SHORT EXERCISE
Say how many lines in the entries below contain the string "closest". Reply with the number alone.

Dataset rows:
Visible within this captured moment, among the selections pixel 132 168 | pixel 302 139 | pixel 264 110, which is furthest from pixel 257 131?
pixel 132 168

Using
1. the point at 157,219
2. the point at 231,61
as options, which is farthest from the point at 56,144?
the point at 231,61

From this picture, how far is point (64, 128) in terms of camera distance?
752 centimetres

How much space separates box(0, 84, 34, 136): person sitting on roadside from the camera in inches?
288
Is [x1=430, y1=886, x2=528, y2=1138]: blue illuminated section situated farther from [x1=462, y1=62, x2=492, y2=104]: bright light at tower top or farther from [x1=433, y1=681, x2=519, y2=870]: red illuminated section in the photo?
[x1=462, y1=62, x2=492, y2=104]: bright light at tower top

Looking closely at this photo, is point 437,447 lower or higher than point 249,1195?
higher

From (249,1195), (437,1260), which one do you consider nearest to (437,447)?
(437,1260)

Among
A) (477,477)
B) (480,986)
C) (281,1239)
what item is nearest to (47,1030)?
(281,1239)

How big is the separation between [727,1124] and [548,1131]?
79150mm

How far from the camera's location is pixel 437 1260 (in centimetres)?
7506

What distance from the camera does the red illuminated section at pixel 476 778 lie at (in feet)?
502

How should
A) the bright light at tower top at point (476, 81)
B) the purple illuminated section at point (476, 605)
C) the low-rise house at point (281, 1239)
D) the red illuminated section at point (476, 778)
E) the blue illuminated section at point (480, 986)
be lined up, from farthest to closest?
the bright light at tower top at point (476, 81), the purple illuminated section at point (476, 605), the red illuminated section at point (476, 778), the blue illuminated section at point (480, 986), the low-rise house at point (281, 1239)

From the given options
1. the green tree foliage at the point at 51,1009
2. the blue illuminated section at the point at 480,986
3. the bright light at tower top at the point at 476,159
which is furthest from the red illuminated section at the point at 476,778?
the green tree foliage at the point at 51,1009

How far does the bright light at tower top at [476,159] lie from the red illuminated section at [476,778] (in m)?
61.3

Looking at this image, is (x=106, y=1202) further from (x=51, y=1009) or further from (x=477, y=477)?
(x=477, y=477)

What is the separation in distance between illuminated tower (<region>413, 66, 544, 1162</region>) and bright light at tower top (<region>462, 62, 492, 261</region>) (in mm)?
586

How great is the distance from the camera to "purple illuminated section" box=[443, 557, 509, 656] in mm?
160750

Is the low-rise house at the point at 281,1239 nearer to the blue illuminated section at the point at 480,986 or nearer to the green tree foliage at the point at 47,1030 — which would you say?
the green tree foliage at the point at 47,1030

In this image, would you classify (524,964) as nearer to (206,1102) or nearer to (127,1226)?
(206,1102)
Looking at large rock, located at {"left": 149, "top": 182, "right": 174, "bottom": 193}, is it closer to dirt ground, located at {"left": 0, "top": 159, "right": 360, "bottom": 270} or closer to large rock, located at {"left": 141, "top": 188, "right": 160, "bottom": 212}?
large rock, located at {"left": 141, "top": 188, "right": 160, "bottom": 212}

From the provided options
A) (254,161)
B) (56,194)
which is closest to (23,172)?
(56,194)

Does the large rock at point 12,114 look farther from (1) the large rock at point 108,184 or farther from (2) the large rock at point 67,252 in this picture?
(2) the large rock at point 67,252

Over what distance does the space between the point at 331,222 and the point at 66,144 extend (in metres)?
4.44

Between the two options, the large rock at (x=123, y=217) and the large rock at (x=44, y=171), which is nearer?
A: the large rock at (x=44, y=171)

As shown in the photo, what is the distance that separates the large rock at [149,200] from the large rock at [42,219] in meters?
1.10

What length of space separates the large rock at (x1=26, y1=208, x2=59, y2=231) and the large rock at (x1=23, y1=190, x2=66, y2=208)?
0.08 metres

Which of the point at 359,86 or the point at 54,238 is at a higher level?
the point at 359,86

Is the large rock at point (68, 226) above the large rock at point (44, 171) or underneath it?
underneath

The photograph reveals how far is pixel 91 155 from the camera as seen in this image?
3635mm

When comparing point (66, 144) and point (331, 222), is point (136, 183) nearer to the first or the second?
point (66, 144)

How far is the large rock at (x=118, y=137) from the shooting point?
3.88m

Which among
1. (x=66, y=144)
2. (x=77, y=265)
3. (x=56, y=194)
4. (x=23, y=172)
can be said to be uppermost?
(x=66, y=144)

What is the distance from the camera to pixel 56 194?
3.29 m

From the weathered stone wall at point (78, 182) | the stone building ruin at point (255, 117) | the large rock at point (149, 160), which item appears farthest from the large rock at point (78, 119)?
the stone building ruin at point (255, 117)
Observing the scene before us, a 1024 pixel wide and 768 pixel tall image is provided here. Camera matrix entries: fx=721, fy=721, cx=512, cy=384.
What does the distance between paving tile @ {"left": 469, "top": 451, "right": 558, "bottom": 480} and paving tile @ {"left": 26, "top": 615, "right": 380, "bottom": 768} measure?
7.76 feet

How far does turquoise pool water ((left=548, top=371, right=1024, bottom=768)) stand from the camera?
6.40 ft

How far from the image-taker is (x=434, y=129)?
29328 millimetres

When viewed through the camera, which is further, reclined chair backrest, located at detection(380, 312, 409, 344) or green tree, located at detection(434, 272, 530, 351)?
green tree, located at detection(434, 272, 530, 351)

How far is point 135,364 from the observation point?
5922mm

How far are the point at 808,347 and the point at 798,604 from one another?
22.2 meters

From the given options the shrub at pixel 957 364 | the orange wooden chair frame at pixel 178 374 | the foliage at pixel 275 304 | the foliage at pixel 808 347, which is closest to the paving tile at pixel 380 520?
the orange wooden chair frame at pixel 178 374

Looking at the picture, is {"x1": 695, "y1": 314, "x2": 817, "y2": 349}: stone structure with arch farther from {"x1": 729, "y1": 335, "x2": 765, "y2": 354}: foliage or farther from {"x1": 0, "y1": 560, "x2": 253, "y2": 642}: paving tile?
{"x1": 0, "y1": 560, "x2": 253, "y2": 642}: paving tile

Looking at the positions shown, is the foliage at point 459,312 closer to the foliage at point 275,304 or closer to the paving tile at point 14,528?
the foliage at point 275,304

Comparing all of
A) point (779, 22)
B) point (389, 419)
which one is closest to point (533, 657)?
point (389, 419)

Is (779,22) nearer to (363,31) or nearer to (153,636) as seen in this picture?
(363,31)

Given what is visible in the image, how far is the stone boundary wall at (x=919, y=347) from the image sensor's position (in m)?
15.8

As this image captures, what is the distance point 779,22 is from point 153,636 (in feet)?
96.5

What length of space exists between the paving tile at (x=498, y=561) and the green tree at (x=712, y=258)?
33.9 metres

TASK RESULT
4